▸ **Requirement**: Write out, please, the line containing "In the picture" together with all lines after it, up to and including the last one, with no other output.

Saved entries
----
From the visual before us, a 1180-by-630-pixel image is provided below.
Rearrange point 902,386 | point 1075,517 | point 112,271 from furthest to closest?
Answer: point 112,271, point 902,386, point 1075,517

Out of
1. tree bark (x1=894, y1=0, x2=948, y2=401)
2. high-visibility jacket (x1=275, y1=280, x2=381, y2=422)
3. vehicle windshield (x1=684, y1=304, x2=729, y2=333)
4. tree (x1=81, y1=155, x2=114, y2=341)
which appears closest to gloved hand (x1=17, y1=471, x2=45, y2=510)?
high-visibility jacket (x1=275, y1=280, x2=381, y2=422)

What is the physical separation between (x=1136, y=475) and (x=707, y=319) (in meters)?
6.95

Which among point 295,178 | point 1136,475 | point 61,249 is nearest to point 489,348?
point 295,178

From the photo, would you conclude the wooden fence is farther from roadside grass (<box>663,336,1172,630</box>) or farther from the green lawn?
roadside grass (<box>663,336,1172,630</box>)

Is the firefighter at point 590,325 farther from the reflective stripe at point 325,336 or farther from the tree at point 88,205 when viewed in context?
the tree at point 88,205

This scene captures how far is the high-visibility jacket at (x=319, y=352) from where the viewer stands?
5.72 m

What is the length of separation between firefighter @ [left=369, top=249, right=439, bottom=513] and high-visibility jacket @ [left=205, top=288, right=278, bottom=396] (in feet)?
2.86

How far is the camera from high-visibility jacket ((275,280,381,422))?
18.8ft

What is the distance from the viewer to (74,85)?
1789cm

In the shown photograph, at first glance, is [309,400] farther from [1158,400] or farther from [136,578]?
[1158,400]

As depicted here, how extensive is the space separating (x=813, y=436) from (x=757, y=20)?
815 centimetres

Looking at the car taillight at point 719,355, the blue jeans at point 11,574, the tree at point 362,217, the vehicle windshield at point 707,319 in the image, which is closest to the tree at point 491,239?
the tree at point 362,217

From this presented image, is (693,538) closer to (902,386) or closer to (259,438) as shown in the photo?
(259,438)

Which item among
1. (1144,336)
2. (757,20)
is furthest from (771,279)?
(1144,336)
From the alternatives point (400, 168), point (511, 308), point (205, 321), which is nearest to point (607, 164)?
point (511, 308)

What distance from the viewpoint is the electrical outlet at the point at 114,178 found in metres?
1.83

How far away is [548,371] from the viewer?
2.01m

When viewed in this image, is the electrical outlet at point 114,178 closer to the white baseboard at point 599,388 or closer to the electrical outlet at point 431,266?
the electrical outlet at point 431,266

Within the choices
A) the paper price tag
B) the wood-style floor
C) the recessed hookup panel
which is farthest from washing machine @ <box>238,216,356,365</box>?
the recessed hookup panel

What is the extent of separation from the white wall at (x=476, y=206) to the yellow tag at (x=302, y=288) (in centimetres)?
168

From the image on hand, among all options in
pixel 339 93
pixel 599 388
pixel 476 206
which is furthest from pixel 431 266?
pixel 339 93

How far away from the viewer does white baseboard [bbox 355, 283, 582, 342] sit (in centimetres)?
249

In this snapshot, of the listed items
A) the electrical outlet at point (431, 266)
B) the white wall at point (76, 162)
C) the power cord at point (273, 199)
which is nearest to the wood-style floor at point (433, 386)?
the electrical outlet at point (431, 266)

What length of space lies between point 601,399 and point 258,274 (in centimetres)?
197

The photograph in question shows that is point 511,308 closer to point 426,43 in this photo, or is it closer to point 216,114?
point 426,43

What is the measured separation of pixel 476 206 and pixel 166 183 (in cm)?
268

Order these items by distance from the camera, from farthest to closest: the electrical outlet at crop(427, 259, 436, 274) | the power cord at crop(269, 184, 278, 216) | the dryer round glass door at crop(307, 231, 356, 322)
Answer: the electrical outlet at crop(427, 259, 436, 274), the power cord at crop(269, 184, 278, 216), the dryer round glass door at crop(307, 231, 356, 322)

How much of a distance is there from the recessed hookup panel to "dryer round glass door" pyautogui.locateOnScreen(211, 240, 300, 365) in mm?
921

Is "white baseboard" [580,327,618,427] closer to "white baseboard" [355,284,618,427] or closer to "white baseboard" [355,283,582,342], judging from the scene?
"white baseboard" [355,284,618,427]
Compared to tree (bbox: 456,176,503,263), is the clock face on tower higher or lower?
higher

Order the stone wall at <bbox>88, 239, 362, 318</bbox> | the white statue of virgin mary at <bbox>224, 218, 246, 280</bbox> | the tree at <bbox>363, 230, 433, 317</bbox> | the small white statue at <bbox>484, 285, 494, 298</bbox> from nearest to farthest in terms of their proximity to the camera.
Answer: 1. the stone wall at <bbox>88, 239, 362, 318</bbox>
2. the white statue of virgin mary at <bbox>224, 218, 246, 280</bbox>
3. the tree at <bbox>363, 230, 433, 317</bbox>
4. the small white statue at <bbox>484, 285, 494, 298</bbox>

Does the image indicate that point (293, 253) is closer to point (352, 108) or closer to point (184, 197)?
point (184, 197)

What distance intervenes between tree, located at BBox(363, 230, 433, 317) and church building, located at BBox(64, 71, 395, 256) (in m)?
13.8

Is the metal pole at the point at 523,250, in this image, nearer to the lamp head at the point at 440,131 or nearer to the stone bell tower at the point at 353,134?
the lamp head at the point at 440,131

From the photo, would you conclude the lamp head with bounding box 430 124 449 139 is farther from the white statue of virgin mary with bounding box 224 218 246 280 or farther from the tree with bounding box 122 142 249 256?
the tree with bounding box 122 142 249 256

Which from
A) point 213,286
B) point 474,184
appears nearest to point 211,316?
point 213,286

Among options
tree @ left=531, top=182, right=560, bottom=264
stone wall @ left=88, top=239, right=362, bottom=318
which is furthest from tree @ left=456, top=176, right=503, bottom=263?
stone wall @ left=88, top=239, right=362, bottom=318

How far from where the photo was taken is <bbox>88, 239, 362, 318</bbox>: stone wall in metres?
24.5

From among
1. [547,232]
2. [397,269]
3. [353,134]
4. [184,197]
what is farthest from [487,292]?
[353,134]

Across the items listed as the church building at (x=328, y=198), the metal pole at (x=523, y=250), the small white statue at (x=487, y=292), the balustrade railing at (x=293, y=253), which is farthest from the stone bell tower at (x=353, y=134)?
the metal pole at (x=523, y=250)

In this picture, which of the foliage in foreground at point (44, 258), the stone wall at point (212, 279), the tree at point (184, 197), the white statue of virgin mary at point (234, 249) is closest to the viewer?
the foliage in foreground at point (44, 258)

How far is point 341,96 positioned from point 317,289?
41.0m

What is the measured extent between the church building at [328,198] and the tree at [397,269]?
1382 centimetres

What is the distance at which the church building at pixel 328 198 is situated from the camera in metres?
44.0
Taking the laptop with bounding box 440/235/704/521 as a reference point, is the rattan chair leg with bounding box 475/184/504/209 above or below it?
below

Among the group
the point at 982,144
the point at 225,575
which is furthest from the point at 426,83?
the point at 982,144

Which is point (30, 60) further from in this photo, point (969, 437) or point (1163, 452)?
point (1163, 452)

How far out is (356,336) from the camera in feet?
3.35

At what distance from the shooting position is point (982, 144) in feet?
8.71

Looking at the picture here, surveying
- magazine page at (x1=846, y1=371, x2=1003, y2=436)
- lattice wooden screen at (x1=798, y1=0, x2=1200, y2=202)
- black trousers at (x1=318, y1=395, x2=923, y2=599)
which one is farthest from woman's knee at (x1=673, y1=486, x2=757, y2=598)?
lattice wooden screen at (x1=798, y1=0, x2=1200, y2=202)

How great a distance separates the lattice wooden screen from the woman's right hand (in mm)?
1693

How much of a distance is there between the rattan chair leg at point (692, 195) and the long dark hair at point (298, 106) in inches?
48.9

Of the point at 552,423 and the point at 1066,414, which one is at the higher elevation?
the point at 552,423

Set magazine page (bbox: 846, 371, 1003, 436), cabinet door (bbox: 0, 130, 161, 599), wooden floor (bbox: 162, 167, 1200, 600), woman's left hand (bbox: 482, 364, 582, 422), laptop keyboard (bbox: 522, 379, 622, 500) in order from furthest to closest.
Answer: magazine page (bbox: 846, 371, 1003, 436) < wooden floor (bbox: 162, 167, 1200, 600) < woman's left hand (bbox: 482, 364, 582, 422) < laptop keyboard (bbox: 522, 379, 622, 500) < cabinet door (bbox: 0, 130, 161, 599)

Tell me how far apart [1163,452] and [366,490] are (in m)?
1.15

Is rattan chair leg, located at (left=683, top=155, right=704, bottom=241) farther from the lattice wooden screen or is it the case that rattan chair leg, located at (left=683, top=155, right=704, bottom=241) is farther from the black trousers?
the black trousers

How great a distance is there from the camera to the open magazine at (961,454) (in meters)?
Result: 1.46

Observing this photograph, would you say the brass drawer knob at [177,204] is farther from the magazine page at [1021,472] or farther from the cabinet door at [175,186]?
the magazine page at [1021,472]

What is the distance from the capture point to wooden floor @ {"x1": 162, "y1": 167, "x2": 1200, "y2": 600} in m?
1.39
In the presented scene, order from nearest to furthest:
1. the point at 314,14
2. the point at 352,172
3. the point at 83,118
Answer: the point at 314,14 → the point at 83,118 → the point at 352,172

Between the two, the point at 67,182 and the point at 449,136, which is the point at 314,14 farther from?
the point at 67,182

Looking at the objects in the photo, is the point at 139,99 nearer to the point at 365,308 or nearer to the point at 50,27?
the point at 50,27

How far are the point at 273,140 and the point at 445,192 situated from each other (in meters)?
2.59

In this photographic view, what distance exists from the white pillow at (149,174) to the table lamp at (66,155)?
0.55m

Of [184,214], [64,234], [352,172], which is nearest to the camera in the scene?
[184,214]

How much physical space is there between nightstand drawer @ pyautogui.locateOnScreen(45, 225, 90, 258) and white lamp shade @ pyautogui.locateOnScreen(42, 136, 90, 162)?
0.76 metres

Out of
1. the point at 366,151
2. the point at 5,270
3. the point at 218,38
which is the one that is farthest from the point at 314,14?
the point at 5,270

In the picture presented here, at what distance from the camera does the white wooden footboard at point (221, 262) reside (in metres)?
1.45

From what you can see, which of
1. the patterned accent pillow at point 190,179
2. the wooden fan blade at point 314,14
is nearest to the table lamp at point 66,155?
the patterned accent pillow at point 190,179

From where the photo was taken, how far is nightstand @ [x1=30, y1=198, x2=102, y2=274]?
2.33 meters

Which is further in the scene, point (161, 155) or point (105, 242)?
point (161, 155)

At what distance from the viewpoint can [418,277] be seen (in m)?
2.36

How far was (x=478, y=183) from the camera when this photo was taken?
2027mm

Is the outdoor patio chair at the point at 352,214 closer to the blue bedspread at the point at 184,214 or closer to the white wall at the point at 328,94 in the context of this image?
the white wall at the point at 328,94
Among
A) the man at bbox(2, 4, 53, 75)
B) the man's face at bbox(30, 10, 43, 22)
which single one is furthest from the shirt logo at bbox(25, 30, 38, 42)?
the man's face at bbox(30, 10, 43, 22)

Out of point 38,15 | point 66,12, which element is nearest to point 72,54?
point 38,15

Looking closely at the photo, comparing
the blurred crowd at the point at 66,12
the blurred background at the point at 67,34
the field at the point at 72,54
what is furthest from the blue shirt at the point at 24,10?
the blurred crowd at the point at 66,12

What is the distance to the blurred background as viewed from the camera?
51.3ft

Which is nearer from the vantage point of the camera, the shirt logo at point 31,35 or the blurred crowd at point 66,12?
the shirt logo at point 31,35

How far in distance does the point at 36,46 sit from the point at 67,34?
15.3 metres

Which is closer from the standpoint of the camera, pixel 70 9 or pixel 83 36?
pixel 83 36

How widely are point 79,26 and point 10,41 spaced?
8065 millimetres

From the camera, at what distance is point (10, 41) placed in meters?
----
▸ **Completed exercise**:
In the picture presented here, at what distance from the camera does the white wooden footboard at point (221, 262) reside (in metres)?
1.45

From what you can see, which of
1. the patterned accent pillow at point 190,179
2. the wooden fan blade at point 314,14
is nearest to the table lamp at point 66,155?
the patterned accent pillow at point 190,179

From where the photo was taken, how far is nightstand @ [x1=30, y1=198, x2=102, y2=274]?
2.33 meters

Which is further in the scene, point (161, 155) or point (105, 242)?
point (161, 155)

At what distance from the viewpoint can [418,277] be seen (in m)?
2.36

How far was (x=478, y=183) from the camera when this photo was taken?
2027mm

Is the outdoor patio chair at the point at 352,214 closer to the blue bedspread at the point at 184,214 or closer to the white wall at the point at 328,94 in the context of this image?
the white wall at the point at 328,94
Among
A) the man at bbox(2, 4, 53, 75)
B) the man's face at bbox(30, 10, 43, 22)
which single one is furthest from the shirt logo at bbox(25, 30, 38, 42)?
the man's face at bbox(30, 10, 43, 22)

Out of point 38,15 | point 66,12, which element is nearest to point 72,54?
point 38,15

Looking closely at the photo, comparing
the blurred crowd at the point at 66,12
the blurred background at the point at 67,34
the field at the point at 72,54
what is furthest from the blue shirt at the point at 24,10?
the blurred crowd at the point at 66,12

What is the distance to the blurred background as viewed from the camera?
51.3ft

Which is nearer from the vantage point of the camera, the shirt logo at point 31,35 or the blurred crowd at point 66,12?
the shirt logo at point 31,35

How far in distance does the point at 36,46 sit from the point at 67,34?
15.3 metres

Which is closer from the standpoint of the camera, pixel 70 9 or pixel 83 36?
pixel 83 36

How widely are point 79,26 and point 10,41 spaced?
8065 millimetres

From the camera, at what distance is point (10, 41) placed in meters?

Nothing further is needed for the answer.